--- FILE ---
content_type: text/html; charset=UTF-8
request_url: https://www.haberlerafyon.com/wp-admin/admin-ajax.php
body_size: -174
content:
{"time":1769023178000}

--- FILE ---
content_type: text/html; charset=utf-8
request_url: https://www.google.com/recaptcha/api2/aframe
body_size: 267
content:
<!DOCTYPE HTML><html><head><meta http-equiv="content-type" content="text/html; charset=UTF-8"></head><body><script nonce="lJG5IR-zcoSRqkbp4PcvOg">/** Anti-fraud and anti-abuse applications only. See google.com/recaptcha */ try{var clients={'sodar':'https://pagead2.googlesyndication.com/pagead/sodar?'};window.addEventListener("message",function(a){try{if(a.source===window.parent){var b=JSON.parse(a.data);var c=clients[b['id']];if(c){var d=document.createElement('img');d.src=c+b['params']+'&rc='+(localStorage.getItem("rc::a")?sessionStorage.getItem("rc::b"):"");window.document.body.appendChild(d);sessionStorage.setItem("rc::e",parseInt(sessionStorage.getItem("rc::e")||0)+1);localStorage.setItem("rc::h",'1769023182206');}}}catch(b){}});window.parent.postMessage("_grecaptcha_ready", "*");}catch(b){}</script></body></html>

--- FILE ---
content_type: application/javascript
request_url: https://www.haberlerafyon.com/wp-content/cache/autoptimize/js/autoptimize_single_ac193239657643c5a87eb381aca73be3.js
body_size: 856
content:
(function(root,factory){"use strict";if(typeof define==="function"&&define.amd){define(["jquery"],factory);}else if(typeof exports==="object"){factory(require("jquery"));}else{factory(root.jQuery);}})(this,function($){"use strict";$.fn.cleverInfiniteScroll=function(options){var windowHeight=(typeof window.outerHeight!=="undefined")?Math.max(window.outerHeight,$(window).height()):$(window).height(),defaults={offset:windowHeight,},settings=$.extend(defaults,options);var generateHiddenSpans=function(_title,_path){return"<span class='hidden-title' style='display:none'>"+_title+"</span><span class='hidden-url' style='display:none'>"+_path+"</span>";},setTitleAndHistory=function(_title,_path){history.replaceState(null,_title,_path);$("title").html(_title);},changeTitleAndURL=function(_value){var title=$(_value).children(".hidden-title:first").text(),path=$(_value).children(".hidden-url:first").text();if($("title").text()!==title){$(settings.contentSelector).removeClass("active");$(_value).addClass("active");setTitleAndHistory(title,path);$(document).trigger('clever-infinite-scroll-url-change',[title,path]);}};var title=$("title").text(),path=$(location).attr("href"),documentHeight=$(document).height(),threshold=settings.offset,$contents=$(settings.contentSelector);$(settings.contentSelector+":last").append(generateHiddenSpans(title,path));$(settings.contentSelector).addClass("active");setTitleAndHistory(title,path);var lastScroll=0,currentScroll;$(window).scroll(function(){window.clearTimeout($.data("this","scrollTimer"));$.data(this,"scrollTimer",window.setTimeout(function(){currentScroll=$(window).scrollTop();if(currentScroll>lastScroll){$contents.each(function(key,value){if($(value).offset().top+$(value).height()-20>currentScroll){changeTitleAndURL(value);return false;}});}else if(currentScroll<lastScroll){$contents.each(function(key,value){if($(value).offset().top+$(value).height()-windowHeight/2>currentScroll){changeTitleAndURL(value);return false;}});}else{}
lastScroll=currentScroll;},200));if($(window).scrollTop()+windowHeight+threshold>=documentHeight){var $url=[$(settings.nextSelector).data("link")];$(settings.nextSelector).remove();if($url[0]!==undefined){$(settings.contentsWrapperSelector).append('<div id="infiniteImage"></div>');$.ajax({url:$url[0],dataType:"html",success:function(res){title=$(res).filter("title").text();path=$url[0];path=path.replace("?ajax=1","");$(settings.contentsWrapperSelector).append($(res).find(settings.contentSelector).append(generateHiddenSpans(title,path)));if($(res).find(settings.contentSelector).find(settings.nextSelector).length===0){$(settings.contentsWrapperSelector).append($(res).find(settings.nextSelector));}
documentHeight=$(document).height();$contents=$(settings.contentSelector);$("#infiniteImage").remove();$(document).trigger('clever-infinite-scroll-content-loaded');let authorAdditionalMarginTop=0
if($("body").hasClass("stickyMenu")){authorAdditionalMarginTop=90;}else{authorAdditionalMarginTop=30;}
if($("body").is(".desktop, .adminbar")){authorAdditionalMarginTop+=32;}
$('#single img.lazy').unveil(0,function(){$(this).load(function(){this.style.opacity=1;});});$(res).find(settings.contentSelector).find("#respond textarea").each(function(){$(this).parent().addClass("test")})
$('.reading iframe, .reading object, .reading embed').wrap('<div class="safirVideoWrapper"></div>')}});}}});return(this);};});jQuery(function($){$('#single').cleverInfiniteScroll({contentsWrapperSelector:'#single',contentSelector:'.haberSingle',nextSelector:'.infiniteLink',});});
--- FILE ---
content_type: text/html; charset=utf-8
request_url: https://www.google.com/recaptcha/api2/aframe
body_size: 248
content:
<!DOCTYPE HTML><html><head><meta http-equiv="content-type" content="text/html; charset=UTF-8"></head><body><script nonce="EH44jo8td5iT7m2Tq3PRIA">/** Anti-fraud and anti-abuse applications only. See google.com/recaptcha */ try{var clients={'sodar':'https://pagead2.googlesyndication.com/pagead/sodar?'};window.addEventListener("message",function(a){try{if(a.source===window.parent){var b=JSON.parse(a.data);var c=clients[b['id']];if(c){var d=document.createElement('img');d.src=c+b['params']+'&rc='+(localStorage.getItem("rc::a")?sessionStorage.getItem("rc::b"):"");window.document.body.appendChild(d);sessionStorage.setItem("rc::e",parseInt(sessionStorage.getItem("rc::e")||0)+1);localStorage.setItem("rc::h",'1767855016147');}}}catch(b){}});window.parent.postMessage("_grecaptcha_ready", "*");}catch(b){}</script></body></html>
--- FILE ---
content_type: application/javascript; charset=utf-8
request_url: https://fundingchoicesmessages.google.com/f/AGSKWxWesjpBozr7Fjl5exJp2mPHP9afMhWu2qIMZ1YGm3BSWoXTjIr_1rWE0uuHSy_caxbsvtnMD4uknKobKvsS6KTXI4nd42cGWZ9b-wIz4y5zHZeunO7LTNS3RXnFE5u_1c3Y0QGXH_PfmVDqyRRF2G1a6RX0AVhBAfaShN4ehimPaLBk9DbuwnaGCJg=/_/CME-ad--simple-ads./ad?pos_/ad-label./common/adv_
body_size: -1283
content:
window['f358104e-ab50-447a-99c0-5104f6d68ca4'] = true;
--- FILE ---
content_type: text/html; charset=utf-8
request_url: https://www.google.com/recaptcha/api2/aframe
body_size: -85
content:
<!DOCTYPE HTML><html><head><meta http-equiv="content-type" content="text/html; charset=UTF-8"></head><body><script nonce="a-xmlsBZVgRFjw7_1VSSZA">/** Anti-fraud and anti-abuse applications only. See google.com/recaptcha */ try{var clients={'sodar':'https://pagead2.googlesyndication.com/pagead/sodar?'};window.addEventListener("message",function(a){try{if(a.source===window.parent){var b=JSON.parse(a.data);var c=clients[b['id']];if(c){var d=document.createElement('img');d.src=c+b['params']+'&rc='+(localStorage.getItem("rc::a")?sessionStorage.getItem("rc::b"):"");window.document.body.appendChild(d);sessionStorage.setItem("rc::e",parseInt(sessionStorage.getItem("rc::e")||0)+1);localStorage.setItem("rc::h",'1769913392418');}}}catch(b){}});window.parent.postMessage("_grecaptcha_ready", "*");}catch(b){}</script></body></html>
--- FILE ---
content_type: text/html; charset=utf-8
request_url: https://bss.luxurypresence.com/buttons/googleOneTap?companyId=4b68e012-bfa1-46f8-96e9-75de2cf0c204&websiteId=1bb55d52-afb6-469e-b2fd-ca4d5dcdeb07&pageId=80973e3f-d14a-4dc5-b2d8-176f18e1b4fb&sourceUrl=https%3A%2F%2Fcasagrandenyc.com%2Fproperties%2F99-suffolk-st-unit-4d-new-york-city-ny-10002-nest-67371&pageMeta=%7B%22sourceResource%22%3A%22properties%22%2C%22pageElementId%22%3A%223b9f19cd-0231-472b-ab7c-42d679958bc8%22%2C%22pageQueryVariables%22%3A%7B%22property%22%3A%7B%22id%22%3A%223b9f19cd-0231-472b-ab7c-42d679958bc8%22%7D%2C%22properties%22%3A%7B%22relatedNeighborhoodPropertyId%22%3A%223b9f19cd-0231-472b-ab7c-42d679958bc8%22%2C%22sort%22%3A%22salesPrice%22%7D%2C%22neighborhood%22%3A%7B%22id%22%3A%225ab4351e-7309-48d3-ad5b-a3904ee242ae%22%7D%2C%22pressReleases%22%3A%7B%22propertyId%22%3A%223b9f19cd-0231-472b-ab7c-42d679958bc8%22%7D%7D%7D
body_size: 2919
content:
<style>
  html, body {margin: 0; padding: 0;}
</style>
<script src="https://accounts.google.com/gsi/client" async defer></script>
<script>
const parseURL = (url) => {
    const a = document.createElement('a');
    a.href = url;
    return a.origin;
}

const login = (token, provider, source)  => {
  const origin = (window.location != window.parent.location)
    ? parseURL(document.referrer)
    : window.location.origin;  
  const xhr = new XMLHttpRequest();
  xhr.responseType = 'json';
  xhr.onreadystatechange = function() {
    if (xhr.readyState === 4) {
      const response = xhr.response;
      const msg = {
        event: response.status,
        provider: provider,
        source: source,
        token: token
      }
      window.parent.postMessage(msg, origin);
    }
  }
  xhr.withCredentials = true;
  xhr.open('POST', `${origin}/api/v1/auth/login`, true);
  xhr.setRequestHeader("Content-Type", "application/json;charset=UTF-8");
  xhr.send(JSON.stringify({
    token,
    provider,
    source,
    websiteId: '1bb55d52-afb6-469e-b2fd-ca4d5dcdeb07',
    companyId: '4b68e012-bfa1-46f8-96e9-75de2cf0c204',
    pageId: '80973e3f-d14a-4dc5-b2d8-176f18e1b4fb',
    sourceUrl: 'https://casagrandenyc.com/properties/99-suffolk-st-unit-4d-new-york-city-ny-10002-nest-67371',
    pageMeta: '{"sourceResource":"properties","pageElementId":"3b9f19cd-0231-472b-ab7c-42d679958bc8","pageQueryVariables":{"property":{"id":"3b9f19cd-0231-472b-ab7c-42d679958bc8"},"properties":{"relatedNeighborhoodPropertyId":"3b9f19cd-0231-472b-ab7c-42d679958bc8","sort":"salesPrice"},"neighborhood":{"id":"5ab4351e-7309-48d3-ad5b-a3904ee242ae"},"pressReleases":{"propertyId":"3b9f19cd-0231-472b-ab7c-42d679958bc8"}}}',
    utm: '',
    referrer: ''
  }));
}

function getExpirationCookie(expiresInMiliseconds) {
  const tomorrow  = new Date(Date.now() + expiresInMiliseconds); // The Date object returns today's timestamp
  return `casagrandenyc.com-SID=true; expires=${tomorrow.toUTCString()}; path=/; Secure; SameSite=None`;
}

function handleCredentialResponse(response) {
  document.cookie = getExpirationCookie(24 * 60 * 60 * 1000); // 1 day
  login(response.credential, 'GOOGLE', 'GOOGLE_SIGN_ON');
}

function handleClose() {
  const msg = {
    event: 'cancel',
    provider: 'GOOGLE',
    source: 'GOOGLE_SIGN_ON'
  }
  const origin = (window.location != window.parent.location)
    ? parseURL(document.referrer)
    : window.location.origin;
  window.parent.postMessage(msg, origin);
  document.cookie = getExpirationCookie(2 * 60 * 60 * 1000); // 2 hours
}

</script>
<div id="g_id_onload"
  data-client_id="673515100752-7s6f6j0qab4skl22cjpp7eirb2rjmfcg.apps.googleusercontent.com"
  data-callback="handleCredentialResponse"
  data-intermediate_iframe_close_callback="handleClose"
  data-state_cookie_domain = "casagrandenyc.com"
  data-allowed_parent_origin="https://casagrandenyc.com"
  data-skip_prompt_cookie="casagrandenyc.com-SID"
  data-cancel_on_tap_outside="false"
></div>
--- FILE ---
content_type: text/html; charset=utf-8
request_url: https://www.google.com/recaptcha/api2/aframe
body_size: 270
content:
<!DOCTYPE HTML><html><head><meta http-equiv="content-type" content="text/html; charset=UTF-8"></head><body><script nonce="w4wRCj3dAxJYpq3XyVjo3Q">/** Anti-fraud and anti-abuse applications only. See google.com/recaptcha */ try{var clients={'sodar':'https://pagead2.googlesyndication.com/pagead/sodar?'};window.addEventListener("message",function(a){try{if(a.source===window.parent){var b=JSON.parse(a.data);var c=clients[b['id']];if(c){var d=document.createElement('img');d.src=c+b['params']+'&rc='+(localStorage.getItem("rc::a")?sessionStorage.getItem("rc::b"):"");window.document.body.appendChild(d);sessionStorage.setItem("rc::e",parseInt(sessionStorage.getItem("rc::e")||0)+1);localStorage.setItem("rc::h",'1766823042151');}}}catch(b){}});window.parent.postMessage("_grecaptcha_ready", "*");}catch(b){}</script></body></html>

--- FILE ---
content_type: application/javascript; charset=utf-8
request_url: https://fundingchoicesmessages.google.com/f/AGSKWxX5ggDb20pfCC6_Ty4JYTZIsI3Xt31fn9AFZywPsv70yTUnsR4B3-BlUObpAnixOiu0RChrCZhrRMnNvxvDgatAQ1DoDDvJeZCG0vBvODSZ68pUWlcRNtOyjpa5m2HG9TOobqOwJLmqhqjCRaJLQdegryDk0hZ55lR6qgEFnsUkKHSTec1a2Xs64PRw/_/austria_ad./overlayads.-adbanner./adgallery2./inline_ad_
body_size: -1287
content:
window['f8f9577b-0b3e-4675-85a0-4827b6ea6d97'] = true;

Assignment = Go through the listing above and return each line where the word "fundingchoicesmessages" occurs.

Exercise output =
request_url: https://fundingchoicesmessages.google.com/f/AGSKWxWesjpBozr7Fjl5exJp2mPHP9afMhWu2qIMZ1YGm3BSWoXTjIr_1rWE0uuHSy_caxbsvtnMD4uknKobKvsS6KTXI4nd42cGWZ9b-wIz4y5zHZeunO7LTNS3RXnFE5u_1c3Y0QGXH_PfmVDqyRRF2G1a6RX0AVhBAfaShN4ehimPaLBk9DbuwnaGCJg=/_/CME-ad--simple-ads./ad?pos_/ad-label./common/adv_
request_url: https://fundingchoicesmessages.google.com/f/AGSKWxX5ggDb20pfCC6_Ty4JYTZIsI3Xt31fn9AFZywPsv70yTUnsR4B3-BlUObpAnixOiu0RChrCZhrRMnNvxvDgatAQ1DoDDvJeZCG0vBvODSZ68pUWlcRNtOyjpa5m2HG9TOobqOwJLmqhqjCRaJLQdegryDk0hZ55lR6qgEFnsUkKHSTec1a2Xs64PRw/_/austria_ad./overlayads.-adbanner./adgallery2./inline_ad_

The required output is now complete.